** START OF TEXT EXCERPT **

It's not clear how you want all the elements constructed. Let's say you want the vector to have n elements and capacity desired_capacity , which may be equal to n .

If you want n elements identical, try this:

std::vector<T> v(n, t);  // creates n copies of the value t.
v.reserve(desired_capacity);

If you don't want to specify an initial value, you can omit that:

std::vector<T> v(n);     // creates n copies of T, default constructed.
v.reserve(desired_capacity);

If you have a certain number of elements you want to specify individually, try an initializer list.

std::vector({t1, t2, ..., tn});  // initializer list
v.reserve(desired_capacity);

The list of possibilities goes on; for more, see the vector::vector reference . Using "in-place" construction means you can populate a vector with types that are not copy-constructible.

Another option, to fill a vector with non-copyable types, is to use emplace_back repeatedly:

std::vector<T> v;
v.reserve(n); 
for (int i = 0; i < n; ++i)
{
   v.emplace_back(x, y, z);  // Construct T(x, y, z) in-place
}

One note about your original question: your for loop contains an error:

for(T t : v) t = T();    
// almost certainly want for (T& t : v) ...
// in order to get references to modify vector elements.

Answer 3

The vector constructors which specify the initial size all have to iterate to initialize the elements anyway. Even if you don't have code that explicitly iterates to initialize elements, that is what is happening inside the vector constructor. So I don't see the problem with doing:

template<typename T, typename... Args>
std::vector<T> create_vector_with_capacity(size_t size, size_t capacity, Args... args)
{
    std::vector<T> v;
    v.reserve(capacity);

    for (size_t i = 0; i != size; ++i)
        v.emplace_back( args... );

    return v;
}

Sample usage:

std::vector<std::string> vec = create_vector_with_capacity<std::string>(5, 20, "foo");

std::vector 's move semantics ensure that, even if copy-elision is disabled and T is not movable, the vector is not copied even though it is returned by value.

This version constructs each element in-place using args (or default constructor if you didn't provide any args); alternatively you could replace Args... args and emplace_back with T&& t = T() and push_back , which would copy-construct all elements from one (possibly temporary) that you pass in.

Note: Actually the standard does not absolutely guarantee that moving a vector retains its capacity (not that I'm aware of anyway); if your implementation doesn't do this , or if you really want to guarantee capacity retention, then instead of returning v , make it be a parameter passed by reference that the caller has to supply an empty vector for.

Answer 4

You may do:

std::vector<T> v;
v.reserve(size); // don't construct any T. v.size() == 0.
v.resize(size);  // do construct T.

Answer 5

you can build vector with capacity and initial value,

std::vector<std::string> vs(5, "abc");
std::vector<std::pair<int, int>> x(6, std::pair<int,int>(1, 2));

** END OF TEXT EXCERPT **

■ **WORK REQUIRED**:
Answer these questions from the C++ vector thread above.
1. Instead of `for(T t : v)`, what loop form does the thread say you almost certainly want?
2. In the sample call to `create_vector_with_capacity`, what size, capacity, and value are passed?
3. In Answer 4, what is `v.size()` right after `v.reserve(size)`?

** START OF DATA LINES **

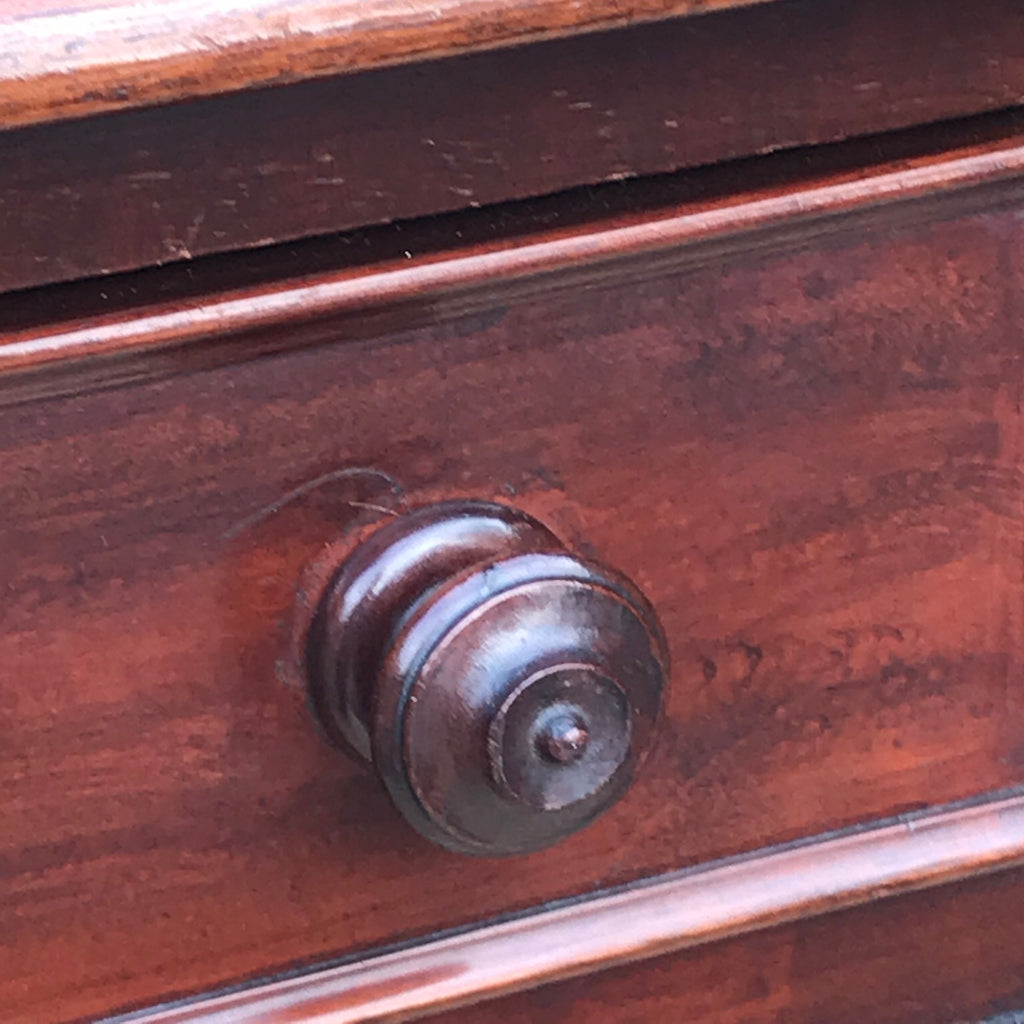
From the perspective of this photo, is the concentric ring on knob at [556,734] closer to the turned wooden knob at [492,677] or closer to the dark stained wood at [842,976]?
the turned wooden knob at [492,677]

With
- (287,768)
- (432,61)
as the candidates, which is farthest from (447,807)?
(432,61)

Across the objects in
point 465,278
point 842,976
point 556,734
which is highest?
point 465,278

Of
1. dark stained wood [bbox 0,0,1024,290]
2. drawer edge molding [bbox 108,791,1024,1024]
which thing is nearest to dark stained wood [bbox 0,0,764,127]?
dark stained wood [bbox 0,0,1024,290]

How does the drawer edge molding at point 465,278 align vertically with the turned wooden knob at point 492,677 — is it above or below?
above

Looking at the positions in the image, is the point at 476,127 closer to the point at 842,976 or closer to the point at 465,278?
the point at 465,278

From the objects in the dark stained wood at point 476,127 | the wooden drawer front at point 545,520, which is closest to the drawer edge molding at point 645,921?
the wooden drawer front at point 545,520

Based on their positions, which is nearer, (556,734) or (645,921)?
(556,734)

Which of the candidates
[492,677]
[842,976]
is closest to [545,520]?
[492,677]
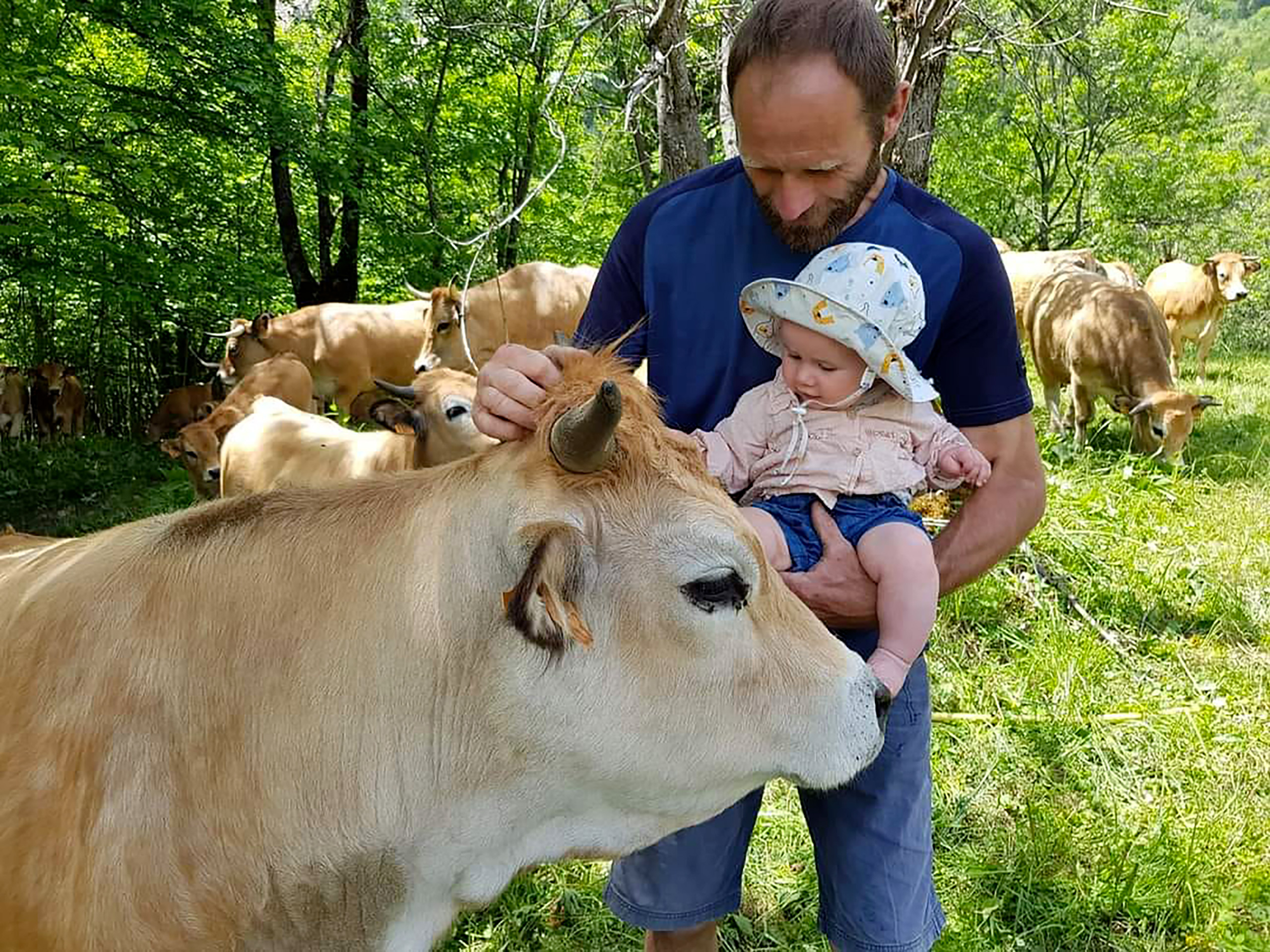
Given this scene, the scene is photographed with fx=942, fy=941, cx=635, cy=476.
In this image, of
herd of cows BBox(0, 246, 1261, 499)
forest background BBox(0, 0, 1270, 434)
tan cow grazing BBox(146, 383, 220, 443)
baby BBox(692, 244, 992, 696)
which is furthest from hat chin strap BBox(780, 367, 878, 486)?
tan cow grazing BBox(146, 383, 220, 443)

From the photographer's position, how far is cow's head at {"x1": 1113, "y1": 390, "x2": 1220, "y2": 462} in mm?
10352

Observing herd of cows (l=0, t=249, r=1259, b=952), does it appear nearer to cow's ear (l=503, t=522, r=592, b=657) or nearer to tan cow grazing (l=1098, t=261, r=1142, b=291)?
cow's ear (l=503, t=522, r=592, b=657)

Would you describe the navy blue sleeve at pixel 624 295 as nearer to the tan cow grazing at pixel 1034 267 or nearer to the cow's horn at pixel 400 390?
the cow's horn at pixel 400 390

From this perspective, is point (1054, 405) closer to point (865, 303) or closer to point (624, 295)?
point (624, 295)

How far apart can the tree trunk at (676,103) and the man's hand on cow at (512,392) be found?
13.6 feet

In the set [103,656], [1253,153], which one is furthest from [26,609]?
[1253,153]

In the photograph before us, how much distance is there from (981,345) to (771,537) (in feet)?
2.48

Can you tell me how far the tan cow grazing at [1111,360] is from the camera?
10.5 meters

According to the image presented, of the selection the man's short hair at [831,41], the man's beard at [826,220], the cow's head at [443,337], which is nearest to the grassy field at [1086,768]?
Answer: the man's beard at [826,220]

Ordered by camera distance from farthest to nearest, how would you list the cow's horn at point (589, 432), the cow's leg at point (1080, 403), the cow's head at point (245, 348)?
the cow's head at point (245, 348)
the cow's leg at point (1080, 403)
the cow's horn at point (589, 432)

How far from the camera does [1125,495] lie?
882 cm

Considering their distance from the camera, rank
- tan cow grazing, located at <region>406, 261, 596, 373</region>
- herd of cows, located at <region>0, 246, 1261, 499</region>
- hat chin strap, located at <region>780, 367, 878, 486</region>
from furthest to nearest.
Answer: tan cow grazing, located at <region>406, 261, 596, 373</region>
herd of cows, located at <region>0, 246, 1261, 499</region>
hat chin strap, located at <region>780, 367, 878, 486</region>

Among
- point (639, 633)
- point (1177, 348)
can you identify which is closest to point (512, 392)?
point (639, 633)

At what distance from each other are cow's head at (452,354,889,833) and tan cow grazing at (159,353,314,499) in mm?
8328
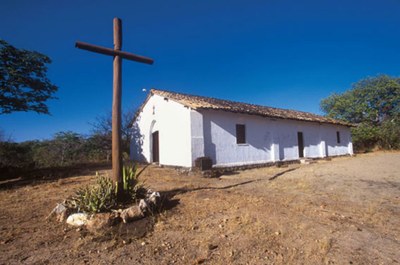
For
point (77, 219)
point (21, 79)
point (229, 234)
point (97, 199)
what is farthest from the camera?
point (21, 79)

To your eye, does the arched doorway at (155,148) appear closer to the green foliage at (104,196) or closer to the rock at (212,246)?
the green foliage at (104,196)

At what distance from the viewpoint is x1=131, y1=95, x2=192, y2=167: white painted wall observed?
10.4m

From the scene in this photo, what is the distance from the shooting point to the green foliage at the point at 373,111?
24.2 meters

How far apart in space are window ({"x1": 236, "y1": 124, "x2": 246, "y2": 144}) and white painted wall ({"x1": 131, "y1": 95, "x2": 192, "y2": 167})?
3.18 m

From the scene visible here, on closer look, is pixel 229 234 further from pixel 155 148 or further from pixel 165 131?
pixel 155 148

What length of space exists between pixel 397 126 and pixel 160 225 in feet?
102

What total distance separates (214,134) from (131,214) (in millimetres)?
7242

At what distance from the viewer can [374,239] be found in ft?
10.5

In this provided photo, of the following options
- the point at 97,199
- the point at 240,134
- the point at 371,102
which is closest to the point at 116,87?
the point at 97,199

** END OF DATA LINES **

■ **RESULT**:
1. `for (T& t : v)`, which gets references so the loop can modify the vector elements.
2. Size 5, capacity 20, and the value "foo".
3. 0.